▶ [GOAL]
Find every line in the listing that contains the word "from", and copy each of those lines in full.

▶ [DATA LISTING]
--- Start ---

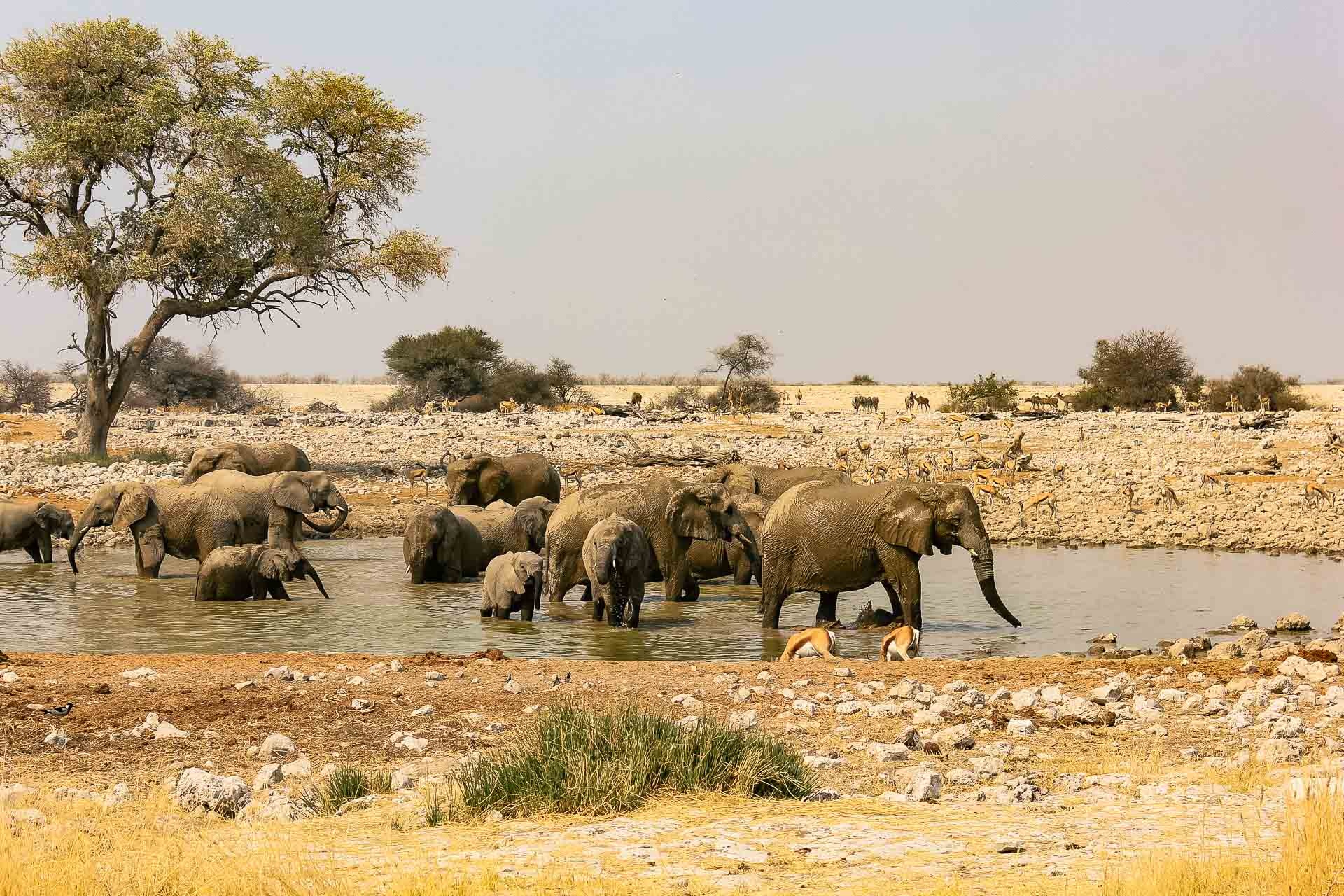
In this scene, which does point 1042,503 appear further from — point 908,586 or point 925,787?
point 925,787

--- End ---
--- Start ---

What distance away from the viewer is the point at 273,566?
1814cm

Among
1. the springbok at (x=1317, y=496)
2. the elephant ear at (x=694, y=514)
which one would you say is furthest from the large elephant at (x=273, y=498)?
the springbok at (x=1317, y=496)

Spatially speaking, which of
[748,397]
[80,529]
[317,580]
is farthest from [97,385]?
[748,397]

--- End ---
--- Start ---

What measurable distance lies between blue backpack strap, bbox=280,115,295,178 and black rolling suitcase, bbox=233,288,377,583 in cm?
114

--- End ---

▶ [FINAL RESULT]
In this scene, which does point 1042,503 appear further from — point 908,586 or point 925,787?
What distance away from the viewer is the point at 273,566?
which one would you say is furthest from the large elephant at (x=273, y=498)?
is farthest from [97,385]?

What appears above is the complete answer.